Once you realize that you only have a certain range of qualities, it will dawn on you that you will only attract a certain range of people. Stay in your lane; know where you excel and where you lack, and don’t try to be something you’re not in order to hold onto someone who needs a different product line for satisfaction. All you’re doing is delaying the inevitable return and refund.

If you ask the average woman what she wants in a man, she will probably give you a generic answer like “Intelligent, God-fearing, and employed.” That is so vague as to be laughable, but it’s a trick question to begin with. The question cannot be answered in one sentence, let alone one conversation. As complex as we are, our desires are even more muddled, and many of them are contradictory. For example, I like Oreos – Black Girls with suburban mentalities – but I also like hood girls too. They both appeal to totally different areas of my mind and libido, but I have had successful journeys with both types. It all depends on what particular combination of traits she carries within her size 10 frame.

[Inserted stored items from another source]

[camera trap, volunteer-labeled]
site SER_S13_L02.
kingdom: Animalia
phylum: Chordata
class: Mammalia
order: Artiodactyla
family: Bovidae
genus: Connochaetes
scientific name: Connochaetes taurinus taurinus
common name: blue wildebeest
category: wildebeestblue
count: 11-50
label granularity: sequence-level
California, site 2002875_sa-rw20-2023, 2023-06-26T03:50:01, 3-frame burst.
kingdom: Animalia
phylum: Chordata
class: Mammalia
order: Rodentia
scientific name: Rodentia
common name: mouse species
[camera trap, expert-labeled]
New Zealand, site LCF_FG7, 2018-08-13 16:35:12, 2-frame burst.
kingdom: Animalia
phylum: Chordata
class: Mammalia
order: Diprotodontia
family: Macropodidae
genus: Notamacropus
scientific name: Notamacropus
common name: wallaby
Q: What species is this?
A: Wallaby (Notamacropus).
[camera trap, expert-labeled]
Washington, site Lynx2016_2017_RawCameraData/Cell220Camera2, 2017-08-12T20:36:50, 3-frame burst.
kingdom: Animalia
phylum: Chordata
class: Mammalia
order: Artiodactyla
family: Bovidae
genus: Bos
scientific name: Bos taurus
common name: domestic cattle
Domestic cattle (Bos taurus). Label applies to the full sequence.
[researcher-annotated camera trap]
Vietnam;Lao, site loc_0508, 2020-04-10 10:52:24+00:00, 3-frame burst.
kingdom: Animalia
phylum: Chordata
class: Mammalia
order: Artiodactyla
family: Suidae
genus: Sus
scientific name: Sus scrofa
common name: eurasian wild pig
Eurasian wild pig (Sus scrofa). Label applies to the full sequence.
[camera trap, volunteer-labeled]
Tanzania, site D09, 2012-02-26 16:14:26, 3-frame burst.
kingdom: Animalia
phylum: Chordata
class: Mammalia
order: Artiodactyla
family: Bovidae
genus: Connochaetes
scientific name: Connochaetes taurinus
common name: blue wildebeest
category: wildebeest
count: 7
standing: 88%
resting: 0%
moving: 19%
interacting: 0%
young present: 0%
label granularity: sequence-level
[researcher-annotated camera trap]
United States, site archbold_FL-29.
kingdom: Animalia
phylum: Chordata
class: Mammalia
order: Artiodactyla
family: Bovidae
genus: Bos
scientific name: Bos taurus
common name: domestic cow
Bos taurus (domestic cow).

Now we arrive at the more practical issue of money, careers and the like. Suffice to say, you cannot eat love; this is where movies lie to you with the “love is all you need” message. It is very important to our survival as a people that we have some sort financial power within our relationships. On the other hand, you should not sacrifice your happiness for stability and security. People live in these two extremes all the time and wonder why they’re still unfulfilled. Be careful not to get trapped by flashy advertising and product placement. Just because a person has a degree(s) doesn’t mean that they have good credit; just because he’s rolling around in a late-model spaceship doesn’t mean he lives under his own roof. The product placement is there, but do your research to make sure that a person is satisfaction-guaranteed.

To that end, find out where a person’s head is at, because that is the best way to find out where their life will be at. Hopefully I can say this in a way that makes sense: whatever is in your mind will manifest itself in your surroundings. I have a homeboy my age who legally out-earns me and all of my peers (several of them combined) and he is a high school graduate. The standard of living that he saw for himself has become his reality. He decided a long time ago that he was going to do what it took to make a comfortable life for himself and his daughter. A wise person would have seen that his taste in little things like clothing, automotives and housing said a mouthful about what he planned to accomplish in life.

This also extends toward your standard of loving. If your goal is to change hoes like you change clothes, you will attract exactly that: droves of women. If you’re a woman who likes several men in your mix – one for each of your needs – there will be no shortage of them, each one willing to provide. For the monogamists, you too will attract someone who is willing to forgo all other connections to be yours. Because you desire it, you are already shopping for it mentally. Your job is to make them never consider a refund or exchange once you get it.

Its simple commerce: if you need a hammer, don’t buy a plunger.